An AK Interactive publication wouldn’t be complete without an Armour Weathering Tutorial. This time it’s a Games Workshop tank that gets the treatment. Unlike the other tutorials this one is a detailed master class in airbrushing and weathering. The trick here for even experienced modelers is to try one or two of the techniques at a time to slowly build up your skill level. At six pages the fantastic looking GW tank tutorial can be revisited again and again if you’re looking for a new technique to try. If you’re into historical models fear not, the techniques are equally applicable to real world subjects. Great stuff here!

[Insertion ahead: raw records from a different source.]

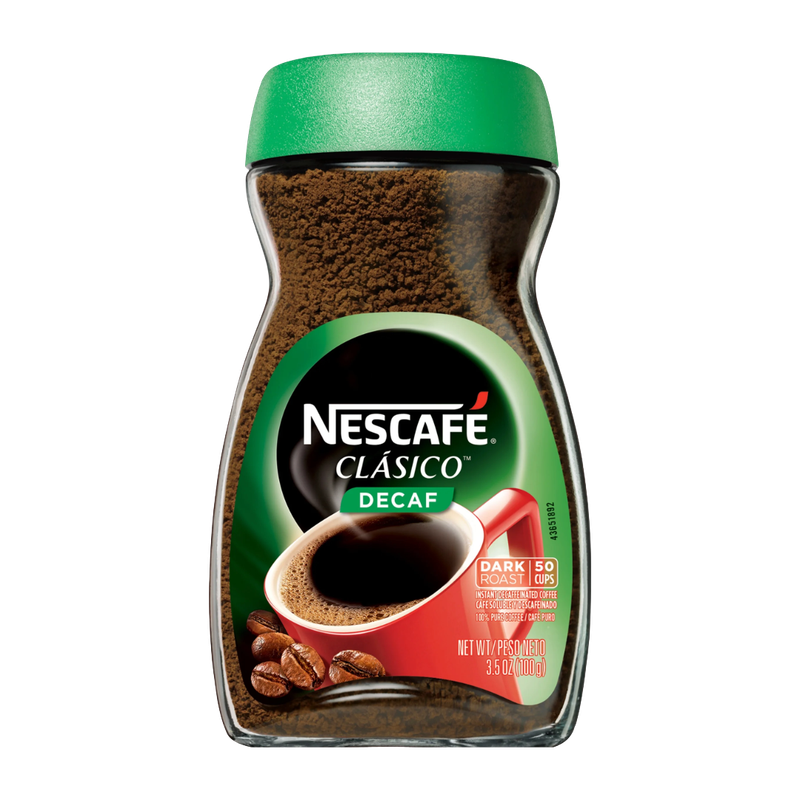 Nescafe Clasico Decaf 3.5 oz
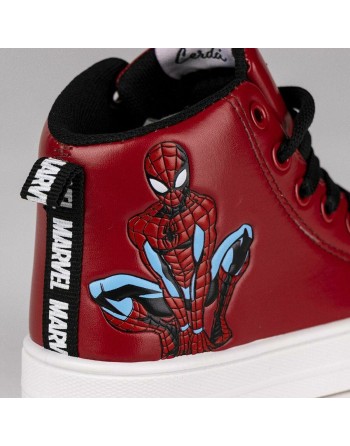 Fritidssko til børn Spider-Man Rød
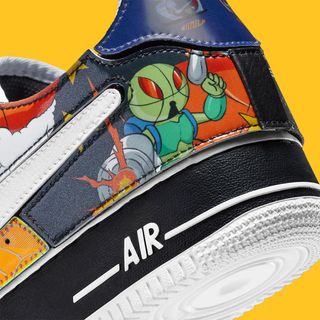 anime nike air force 1 1 nike and the mighty swooshers DM5441 001 release date 8
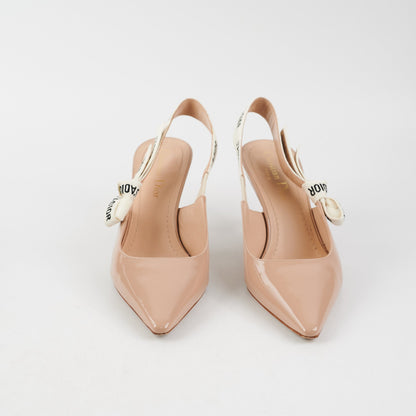 Dior Slingback Heels Beige 36 - photo 2
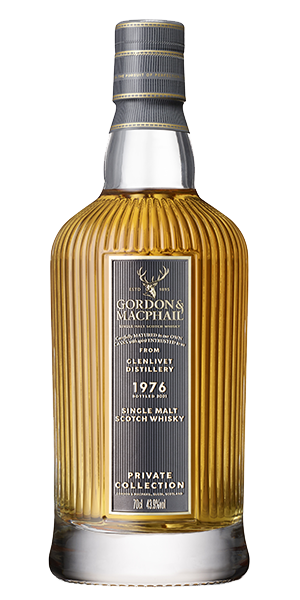 Gordon & MacPhail Private Collection 1976 Glenlivet. Image courtesy Gordon & MacPhail.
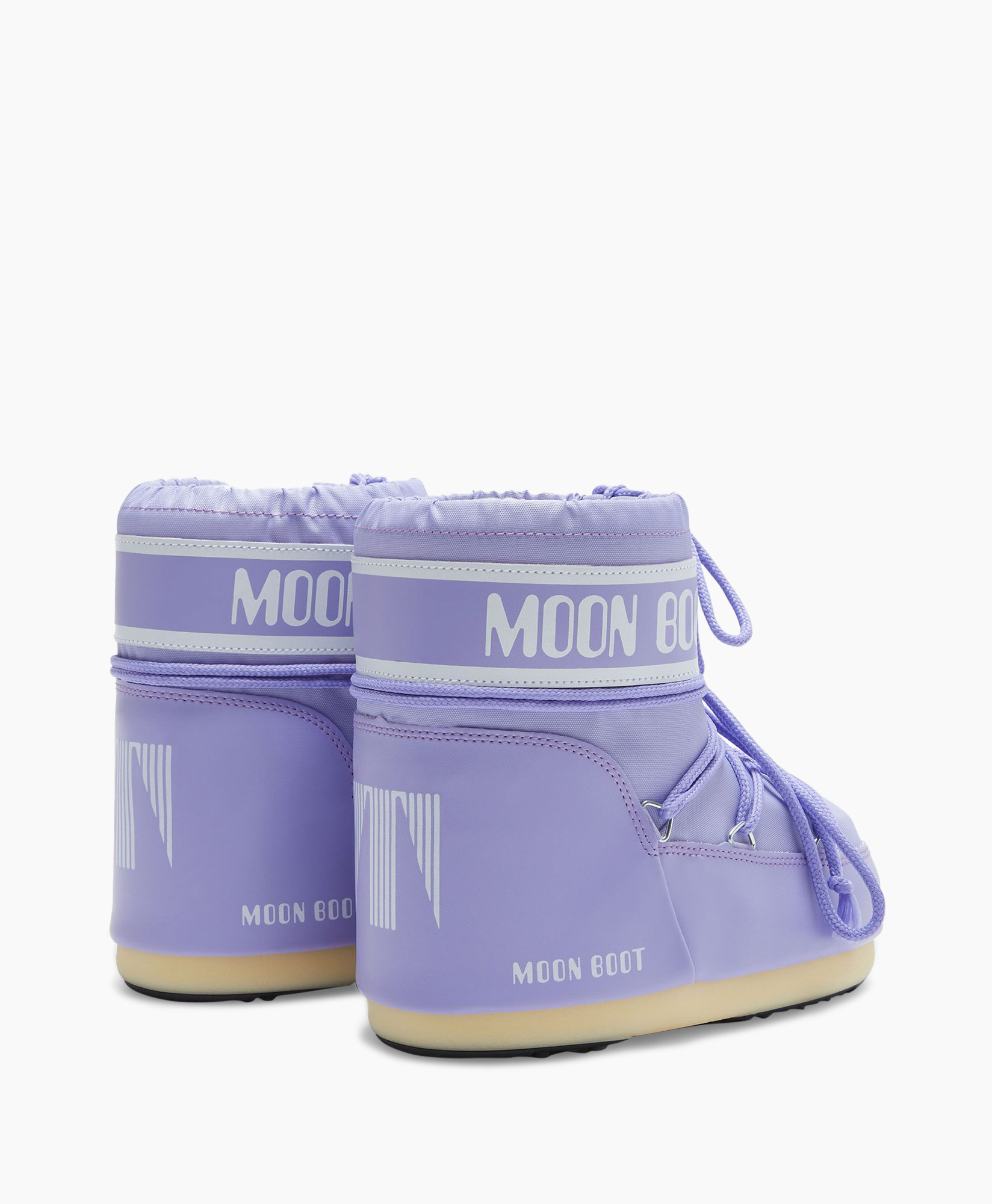Enkellaars Mb Icon Low Nylon Lila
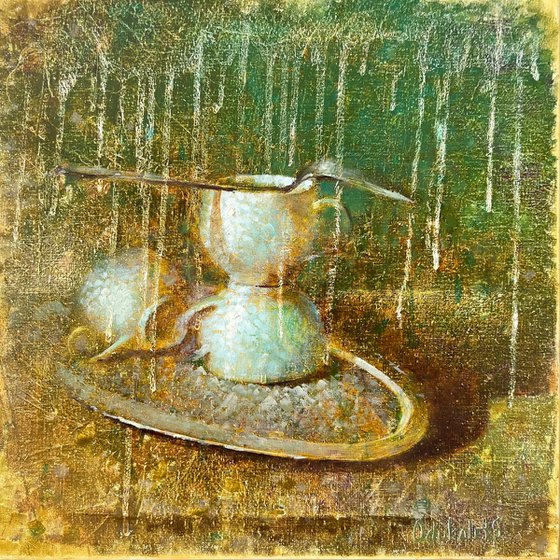 Rustic Coffee Cups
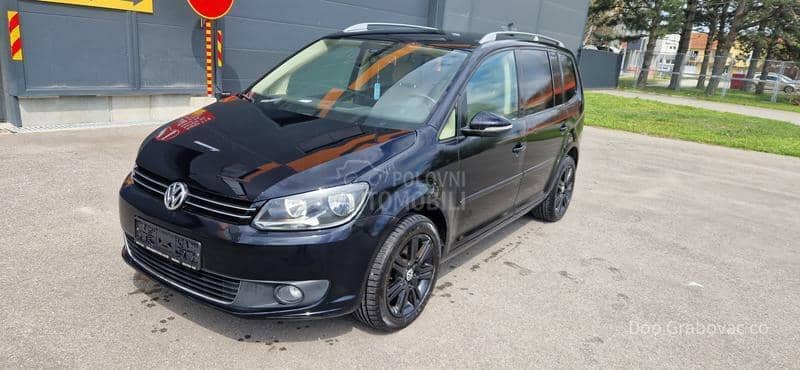 Volkswagen Touran 1.4 cng Volkswagen Touran 1.4 cng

Despite being an AK Interactive publication it’s worth noting the magazine isn’t an eighty-six page sales pitch for AK products. While some AK products are highlighted you can achieve the same effects with any range of hobby paint and products. AK products feature in some pictures but never to the detriment of the tutorial or subject matter.
Then there’s the rest of the magazine…
The new product review section is well done highlighting novel and usable products from a wide variety of figure and model product manufacturers. I suspect that experienced scale model builders, however, will find some featured products and reviews very basic. Not much here for modelers who are already well aware of which end of the airbrush to point.
The Games and Rules Over the Mat section is not up to scratch. Generally, the translation to English throughout the rest of the magazine is passable but the eight-page exposition on a Bolt Action, WFB, and Napoleonic naval and land battle really suffer. The English badly needs consistent editing and the photos fall far short of the high standards set by rest of the magazine. The text is tiny, making it a real slog to read and the battle reports are novice in conception, execution, and explanation. These eight pages would have been much better used for an extra tutorial or two. It’s clear that AK is out of its depth here.
The show report for Australia’s Cancon 2018 is better off for having a native English speaker write the piece, or at least edit it, and it has some quality photographs of games and figures. This was relegated to a two page spread.
Straight out of left field – although looking at the cover I should have been forewarned – is the Cosplay Market photo shoot of attractive young females sporting cosplay outfits. There’s nothing in the magazine about making, say, cosplay accessories using modelling skills yet the magazine cover shows an anime cartoon character that could well be a stylized plastic model. I’m left with the conclusion that AK is showing attractive women for the sake of showing attractive women. Not surprising perhaps in a publication aimed at a primarily male audience but more than a bit out of touch with the current reality. To be fair, some space is dedicated to a Q and A with a couple of the cosplayers but I struggled to connect the tagline – “Wargame Techniques Magazine” – with the cover art and four pages dedicated to the female cosplayer form.
To conclude, the tutorials are excellent but there are many pages dedicated to poorly written, entry-level gaming reports and topics from out of left field. I’m still glad I bought the magazine and given the promised subjects in the next issue will certainly have a look at issue #2 when it hits the shelves. I’m hoping that with experience the editors will tighten up the focus and play to their strengths as there’s a lot of potential here.